Reproduce the items verbatim, beginning with the line that contains "SDO full-disk sequence" and continuing through the line that contains "Given dimensions 512×512, what's".

Dataset extract:
· · · · ·

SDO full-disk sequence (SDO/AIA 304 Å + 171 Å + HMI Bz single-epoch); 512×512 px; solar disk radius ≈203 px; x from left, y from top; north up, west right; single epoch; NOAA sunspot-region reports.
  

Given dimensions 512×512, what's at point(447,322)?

· · · · ·

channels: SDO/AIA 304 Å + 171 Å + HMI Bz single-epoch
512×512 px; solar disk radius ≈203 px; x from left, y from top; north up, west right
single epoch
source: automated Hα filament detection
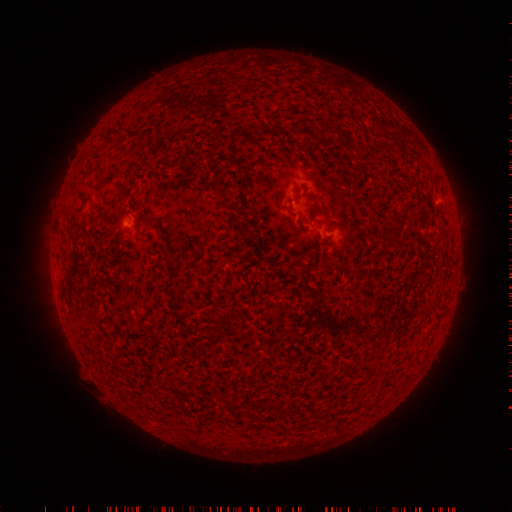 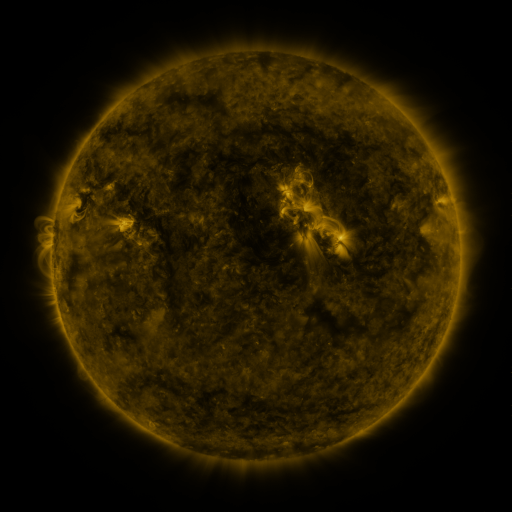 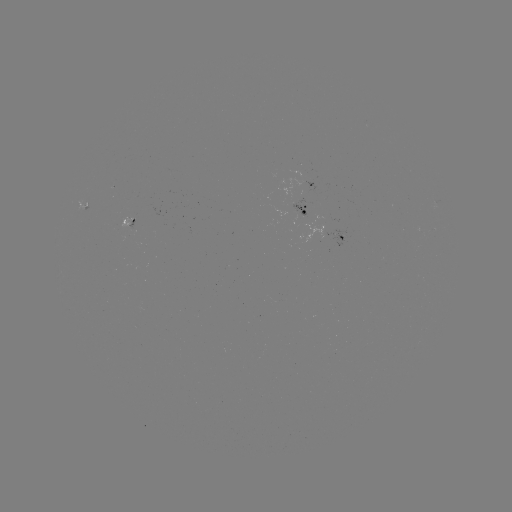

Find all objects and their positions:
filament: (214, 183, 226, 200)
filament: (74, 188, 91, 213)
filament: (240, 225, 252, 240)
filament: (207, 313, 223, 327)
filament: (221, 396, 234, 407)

· · · · ·

Solution for this exercise:
SDO full-disk sequence (SDO/AIA 304 Å + 171 Å + HMI Bz single-epoch); 512×512 px; solar disk radius ≈203 px; x from left, y from top; north up, west right; single epoch; NOAA sunspot-region reports.
  

Given dimensions 512×512, what's at point(447,322)?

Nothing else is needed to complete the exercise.